The plight of Iraqis who work for the U.S. military as translators or interpreters has come up before. In March of 2006, Scott Pelley interviewed Paul Eaton, a former major-general who supervised U.S. troops in training the Iraqi army back in 2003 and 2004:

… “I have no doubt that the translators have saved a great number of American lives,” he tells Pelley.

And Eaton believes America owes them the same.

“Do you think it is politically impossible to open the doors to immigration to Iraqis because it’s an admission that the war has not gone well?” Pelley asks.

“The war is not going well. Everybody knows it. The president of the United States and our Congress need to admit that a population is at risk. At risk because they have thrown their lot in with us,” Eaton says.

How much risk? Well, like Rami, hidden behind the mask and glasses. He’s not an insurgent, but he’s in disguise because he works for America. He can be sure he’s being watched, and at the end of the day he’ll go home to his neighborhood to take his chances. Rami learned that even quitting his job didn’t protect him.

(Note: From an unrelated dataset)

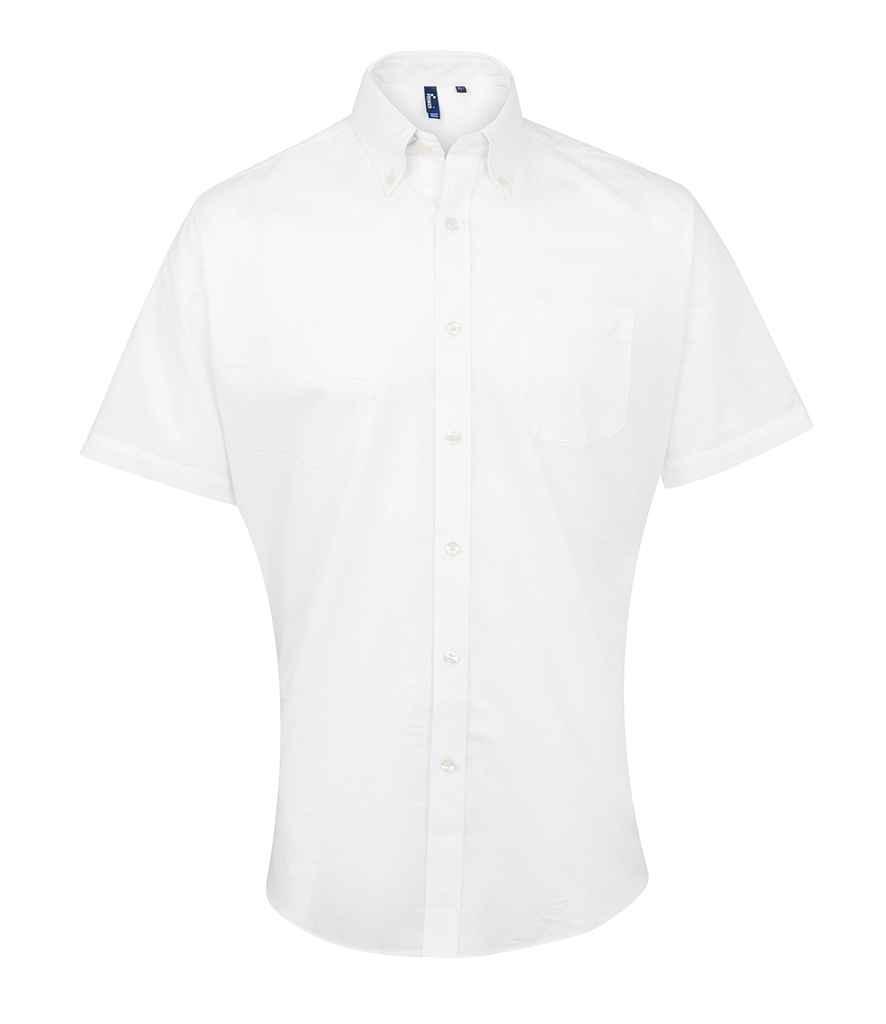 PR236WHI20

“After three months insurgents came to my neighbors and they were asking about me and my location,” he remembers. Rami then decided it was time to leave Iraq. “You know, I had a family member, was working with me, as a translator, in the same base. And he got killed,” he explains.

The family member had quit more than two years earlier, before being targeted by the killers. After that, Rami says he had to flee to Syria.

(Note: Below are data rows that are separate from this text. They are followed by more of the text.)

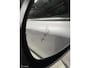 Toyota C-HR / C-HR+ 1.8 Hybrid Bi-Tone JBL Keyless all in rijklaar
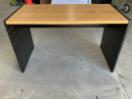 Thumbnail '2' of Study Desk
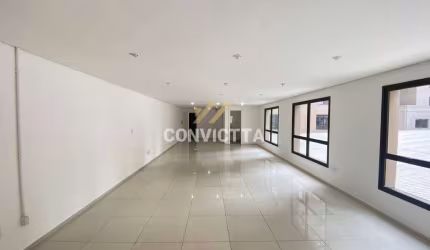 SALA PARA LOCAÇÃO NO BAIRRO CENTRO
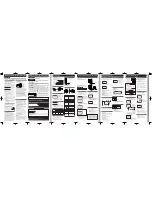 Preview for 2 page of Panasonic Omnivision VHS PV-C1324 Operating Instructions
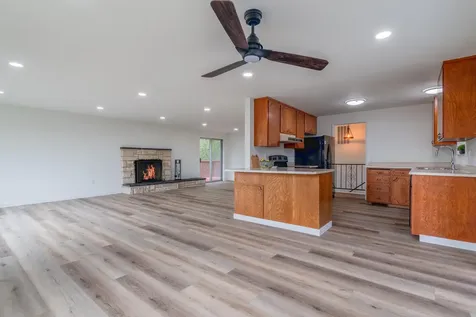 390 Morton Street Ashland OR 97520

Flee, like so many others. At the Syrian borders, one can see caravans of cars leaving Iraq and heading towards Syria; no one is going the other way. The border post has been mobbed. There were about 1,000 people on the day 60 Minutes stopped by. It’s a refugee crisis that is largely unnoticed by the world.

The exodus of Iraqi refugees is one of the most under-reported stories of the war. The United Nations estimates that as many as two million Iraqis have left the country already and at various times over the winter they were coming across the border at a rate of 3,000 a day.

According to an article in today’s New York Times, “Of as many as two million Iraqi refugees around the world, only 13,000 were admitted to the United States in fiscal year 2008, which ended on Sept. 30, and another 17,000 are scheduled for fiscal 2009. …”

2 Responses to “Iraqi Translators At Risk Under New Iraqi Government”

  1. gcotharn says:

    I, also, have heard of the immigration difficulties of Iraqis who have helped the U.S. and are at risk. I don’t understand what the holdup is. After Vietnam, to our credit, we quickly allowed huge numbers of Vietnam immigrants into the U.S. If we were denying Iraqi immigration for political reasons, those reasoners have now been voted out of office, and things should change.